The group had 5,980 employees at the close of June 2019 compared to the 6,220 it closed 2018 with, marking a sustained drop in its headcount amid the lender’s growing profitability. From a staff size of 5,162 in 2012, the number of employees grew to a peak of 7,509 in 2015 before starting to shrink.
“For efficiency, we will see less and less jobs in the industry.
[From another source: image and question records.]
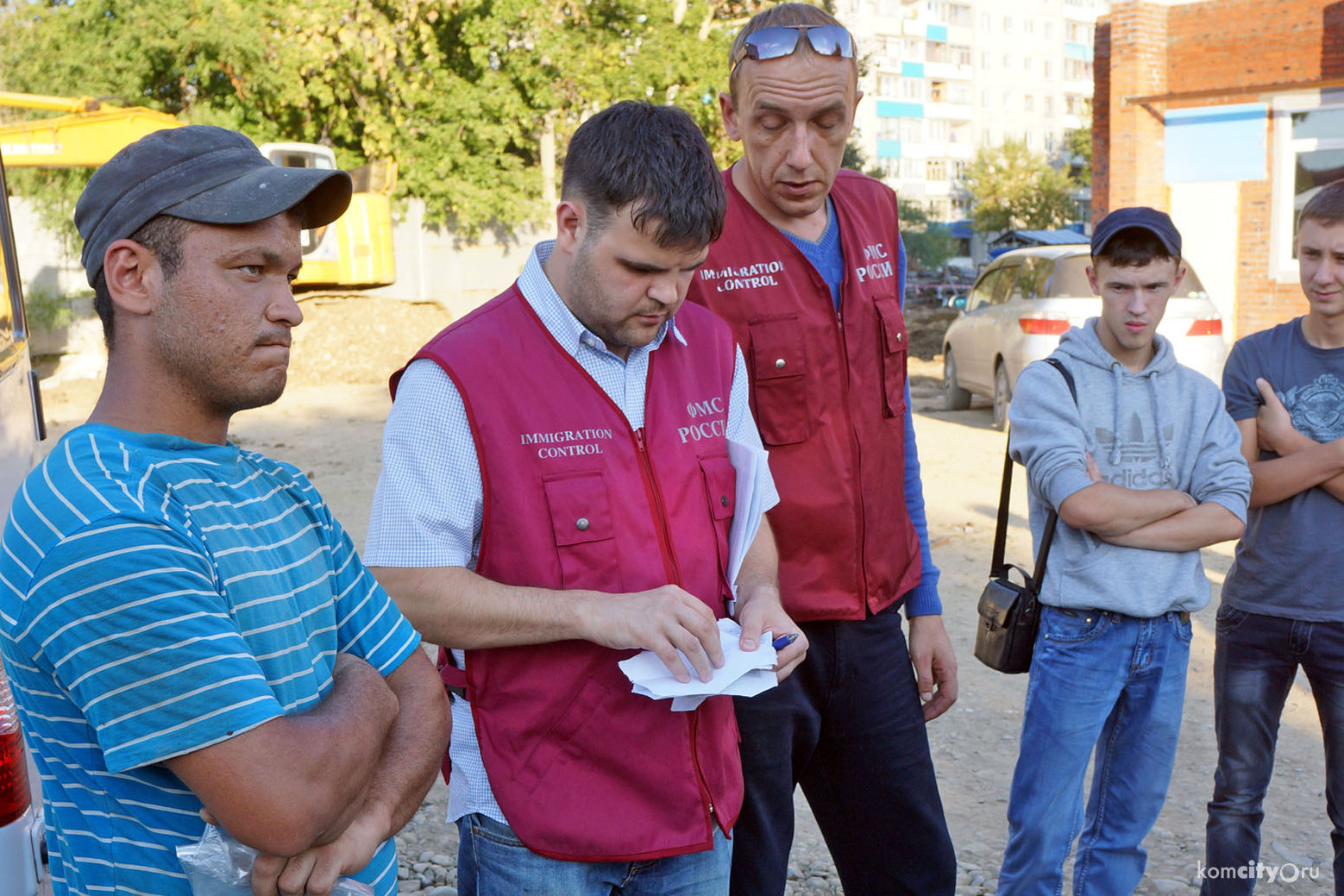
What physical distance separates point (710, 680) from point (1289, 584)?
6.89ft

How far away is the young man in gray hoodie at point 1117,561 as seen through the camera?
3.14m

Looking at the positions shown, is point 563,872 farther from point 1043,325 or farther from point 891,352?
point 1043,325

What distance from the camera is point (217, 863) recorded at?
4.91 ft

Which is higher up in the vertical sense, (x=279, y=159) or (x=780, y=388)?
(x=279, y=159)

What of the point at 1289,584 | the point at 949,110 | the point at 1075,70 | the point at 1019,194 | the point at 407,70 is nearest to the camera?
the point at 1289,584

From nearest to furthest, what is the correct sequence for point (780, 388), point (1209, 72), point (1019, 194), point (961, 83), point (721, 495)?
point (721, 495) < point (780, 388) < point (1209, 72) < point (1019, 194) < point (961, 83)

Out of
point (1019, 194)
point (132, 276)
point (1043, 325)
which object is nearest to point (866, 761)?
point (132, 276)

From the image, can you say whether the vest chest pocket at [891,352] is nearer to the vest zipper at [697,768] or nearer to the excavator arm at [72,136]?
the vest zipper at [697,768]

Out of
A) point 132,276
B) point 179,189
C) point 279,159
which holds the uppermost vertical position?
point 279,159

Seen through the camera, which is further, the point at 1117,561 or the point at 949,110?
the point at 949,110

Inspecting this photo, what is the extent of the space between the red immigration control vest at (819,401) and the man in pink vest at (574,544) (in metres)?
0.52

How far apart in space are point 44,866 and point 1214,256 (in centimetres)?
1714

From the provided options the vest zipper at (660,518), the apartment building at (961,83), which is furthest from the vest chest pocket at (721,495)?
the apartment building at (961,83)

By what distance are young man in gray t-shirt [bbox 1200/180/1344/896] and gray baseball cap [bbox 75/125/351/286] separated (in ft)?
9.16
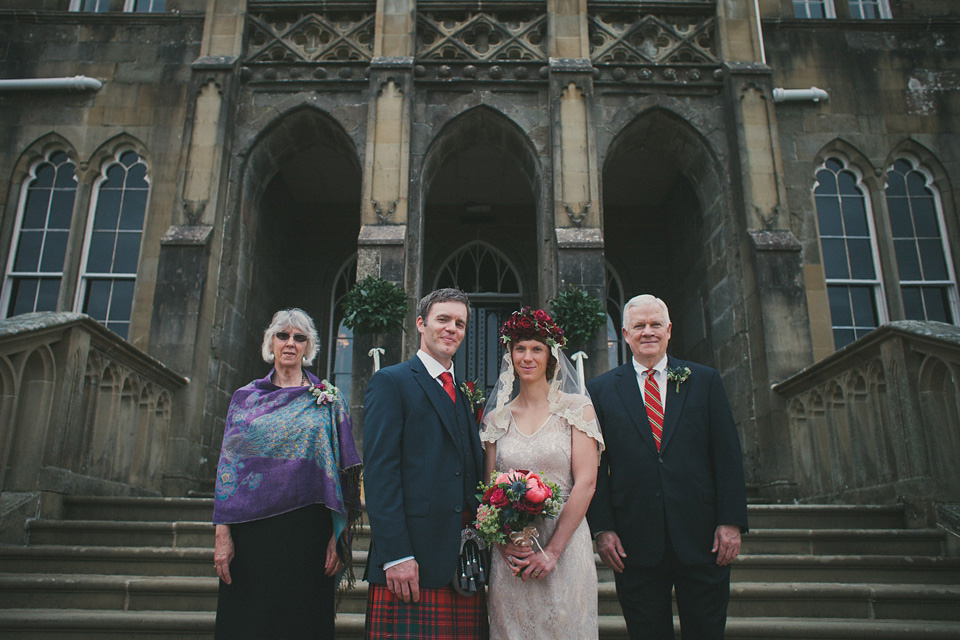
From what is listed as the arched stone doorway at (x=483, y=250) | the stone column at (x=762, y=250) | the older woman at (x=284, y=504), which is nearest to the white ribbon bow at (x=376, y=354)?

In reality, as we build much more investments in our digital channels and agencies, we will see fewer jobs in our establishments,” Mr Oigara told the Business Daily in an interview.
However, the CEO who also chairs the Kenya Bankers Association (KBA), said a new set of jobs would be created elsewhere through linkages with the banking sector.
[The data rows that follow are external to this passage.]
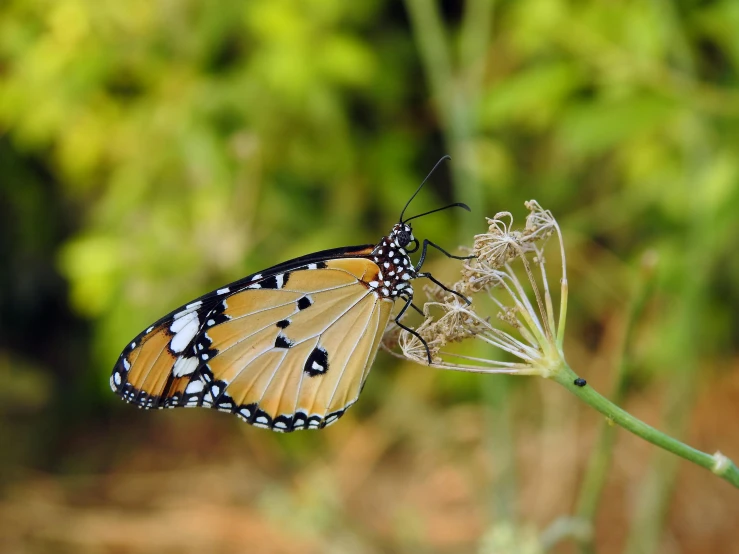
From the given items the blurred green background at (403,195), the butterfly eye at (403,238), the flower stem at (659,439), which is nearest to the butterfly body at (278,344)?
the butterfly eye at (403,238)

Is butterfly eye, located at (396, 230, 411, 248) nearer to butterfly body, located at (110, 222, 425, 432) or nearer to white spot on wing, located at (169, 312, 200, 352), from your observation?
butterfly body, located at (110, 222, 425, 432)

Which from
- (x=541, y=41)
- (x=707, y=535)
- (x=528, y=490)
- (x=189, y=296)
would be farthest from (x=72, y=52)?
(x=707, y=535)

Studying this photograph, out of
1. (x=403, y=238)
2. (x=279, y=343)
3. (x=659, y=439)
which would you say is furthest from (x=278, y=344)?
(x=659, y=439)

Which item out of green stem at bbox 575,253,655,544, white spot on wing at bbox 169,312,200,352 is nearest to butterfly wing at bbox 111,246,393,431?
white spot on wing at bbox 169,312,200,352

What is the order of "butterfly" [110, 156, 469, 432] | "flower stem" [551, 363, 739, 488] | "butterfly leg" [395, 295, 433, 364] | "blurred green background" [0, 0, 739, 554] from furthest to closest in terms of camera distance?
"blurred green background" [0, 0, 739, 554]
"butterfly" [110, 156, 469, 432]
"butterfly leg" [395, 295, 433, 364]
"flower stem" [551, 363, 739, 488]

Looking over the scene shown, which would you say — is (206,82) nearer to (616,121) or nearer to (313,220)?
(313,220)

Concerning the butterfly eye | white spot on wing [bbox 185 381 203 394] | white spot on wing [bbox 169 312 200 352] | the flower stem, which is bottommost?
the flower stem

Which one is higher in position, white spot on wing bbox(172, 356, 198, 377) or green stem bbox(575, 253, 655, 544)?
white spot on wing bbox(172, 356, 198, 377)
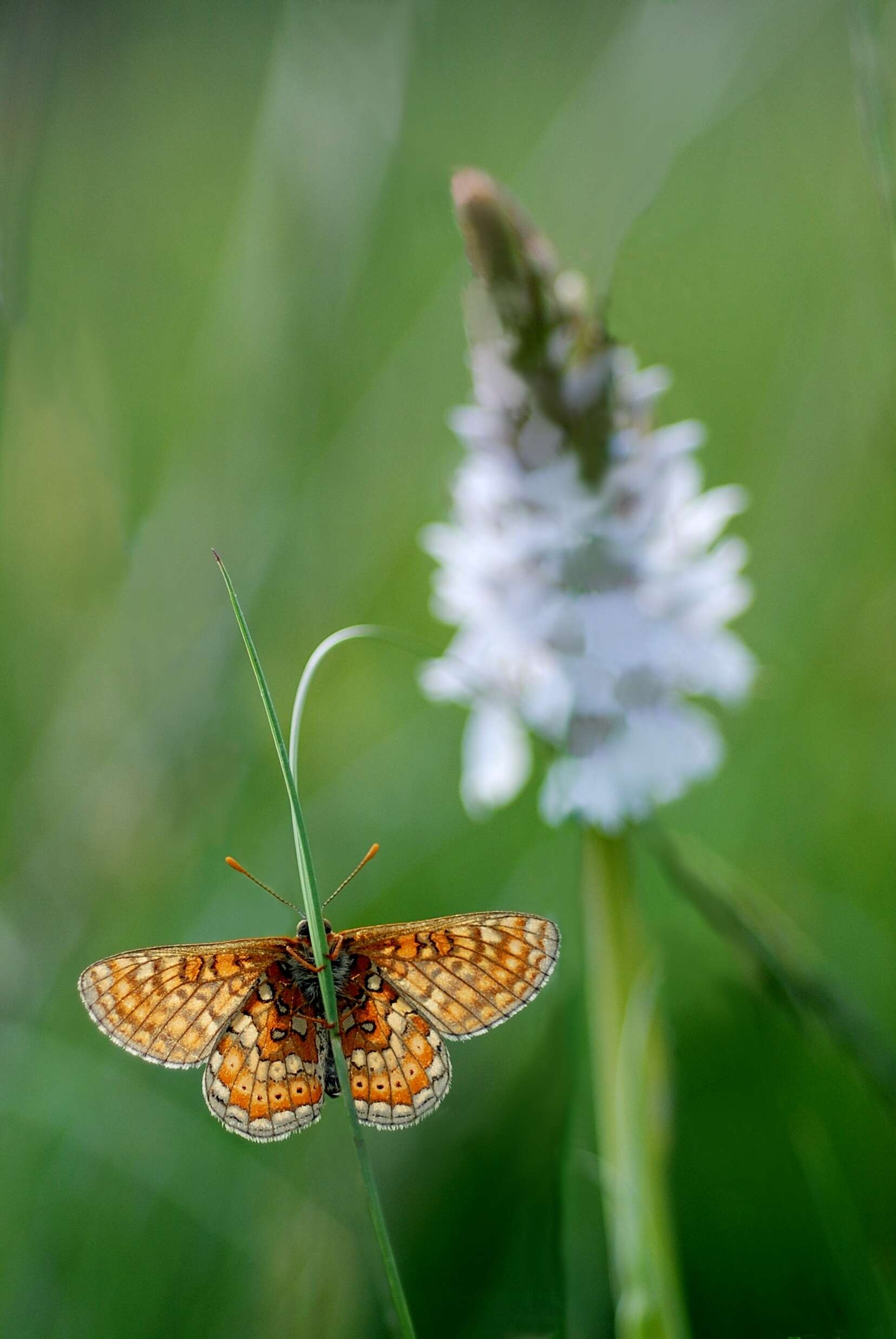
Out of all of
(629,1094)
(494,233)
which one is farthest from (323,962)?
(494,233)

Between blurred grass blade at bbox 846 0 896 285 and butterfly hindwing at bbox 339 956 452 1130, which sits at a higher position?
blurred grass blade at bbox 846 0 896 285

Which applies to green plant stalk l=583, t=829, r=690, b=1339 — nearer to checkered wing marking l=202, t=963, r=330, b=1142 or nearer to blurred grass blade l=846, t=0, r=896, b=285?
checkered wing marking l=202, t=963, r=330, b=1142

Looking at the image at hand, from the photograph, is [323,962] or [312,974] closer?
[323,962]

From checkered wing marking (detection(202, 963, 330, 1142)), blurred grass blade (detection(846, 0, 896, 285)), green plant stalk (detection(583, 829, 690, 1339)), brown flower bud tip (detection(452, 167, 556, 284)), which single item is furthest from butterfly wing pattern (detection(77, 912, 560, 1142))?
→ blurred grass blade (detection(846, 0, 896, 285))

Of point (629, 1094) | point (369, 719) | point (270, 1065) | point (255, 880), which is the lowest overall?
point (629, 1094)

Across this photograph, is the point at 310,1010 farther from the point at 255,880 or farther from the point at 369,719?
the point at 369,719

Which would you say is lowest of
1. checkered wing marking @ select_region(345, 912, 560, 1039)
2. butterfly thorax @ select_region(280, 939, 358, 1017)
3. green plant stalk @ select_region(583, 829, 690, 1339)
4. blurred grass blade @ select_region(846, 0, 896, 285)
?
green plant stalk @ select_region(583, 829, 690, 1339)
“The future of jobs in the banks is actually to create jobs in different sectors and businesses by working with entrepreneurs.
“We have to reorganise and reimagine job creation in the sector by investing in small businesses,” he said.
The bank runs 2jiajiri programme that has so far benefited 27,139 people through opportunities spread out in domestic services, automotive engineering, beauty and personal care, building and construction as well as agribusiness.
The programme aims at catalysing job and wealth creation for at least two million youth engaged in the informal sector within eastern Africa.
KCB’s average transactions per teller per day decreased by 15 percent to 64.4 in the half-year period to June compared with 75.4 in the previous half-year.
The number of branch transactions also dipped from 8.5 million to 7.3 million.
Banks remain a crucial employer despite consistently shedding jobs over the last few years.
In the 2017/18 financial year, commercial banks spent Sh39 billion on staff costs, according to the KBA.
While one employee was serving 1,227 customers in 2016, the same employee is now serving more than 1,544 customers as a result of increased efficiency from technology.
The Central Bank of Kenya (CBK) has previously hinted that the industry was likely to continue experiencing changes in staffing as lenders adopt innovations such as financial technology, blockchain and artificial intelligence.
While the common practice by banks is to trim their workforce to cut costs and improve on efficiency, the CBK data last year showed that lenders’ wage bill still rose despite layoffs as their remaining staff’s salaries increased.
With the increase in workload, workers in the banking sector have bargained for improved terms, complicating the management’s model of growing by shrinking the workforce.